Carl Georg Oscar Drude and Plant Formations

Tropical forests extend across a vast area of Central and South America, West and Central Africa, South Asia, and northern Australia. A belt of coniferous forest stretches across northern Canada and Eurasia. The North American prairies, South American pampas, and Eurasian steppe are temperate grasslands. It would be easy to suppose that a visitor might travel through any one of these vast expanses and notice very little change in the vegetation. The forest or grassland would continue for hundreds of miles. In fact, it is not like that. Although the vegetation may all be of one general type such as coniferous forest or temperate grassland, there are many local variations. The trees and grasses in one area are different from those in another.

In 1896 the director of the Dresden Botanical Gardens published a book entitled Die Okologie der Pflanzen (The ecology of plants) in which he showed how local factors such as hills and valleys and local variations in climate influenced the composition of plant communities. That explained why there are local variations. The author of the book was Oscar Drude (1852–1933), and it made him one of the founders of plant ecology. Drude was a remarkably talented field botanist. He could walk through a wood or across a meadow, identifying the plants as he went and noting local differences.

Drude wrote and coauthored several other important books. These included Atlas der Pflanzenverbreitung (Atlas of plant distribution), published in 1887, and Handbuch der Pflanzengeographie (Handbook of plant geography) in 1890. He coedited with Adolf Engler (1844–1930) Die Vegetation der Erde (The vegetation of the Earth), which appeared between 1896 and 1928.

Carl Georg Oscar Drude was born in Brunswick, Germany, on June 5, 1852. He studied natural history and chemistry at the Collegium Carolinum (now the Technical University) in Brunswick, moving to the University of Gottingen in 1871, where he worked as an assistant to August Grisebach.
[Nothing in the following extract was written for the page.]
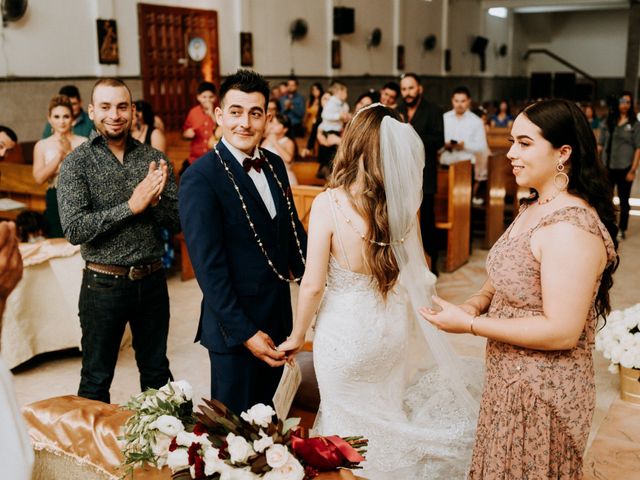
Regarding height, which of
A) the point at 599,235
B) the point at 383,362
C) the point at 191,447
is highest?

Drude received his Ph.D. at Gottingen in 1873 and became an assistant to the plant collector Friedrich Gottlieb Theophil Bartling (1798–1875), who was in charge of the university's herbarium. From 1876 until 1879, Drude was a lecturer at the university.
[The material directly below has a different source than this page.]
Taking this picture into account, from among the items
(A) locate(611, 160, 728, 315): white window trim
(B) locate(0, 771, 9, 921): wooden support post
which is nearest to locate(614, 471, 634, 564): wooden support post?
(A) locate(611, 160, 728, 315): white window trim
In 1879, Drude moved to Dresden to take up an appointment as professor of botany at the polytechnic. In 1890 the polytechnic became a new technical high school, and Drude was in a strong position to influence the organization of scientific research and teaching. It was also in 1890 that Drude became director of the Dresden Botanical Gardens. He served as rector of Dresden Technical High School twice (1906–07 and 1918–19), and in 1920 he was made professor emeritus of botany. Drude died at Buhlau, near Dresden, on February 1, 1933.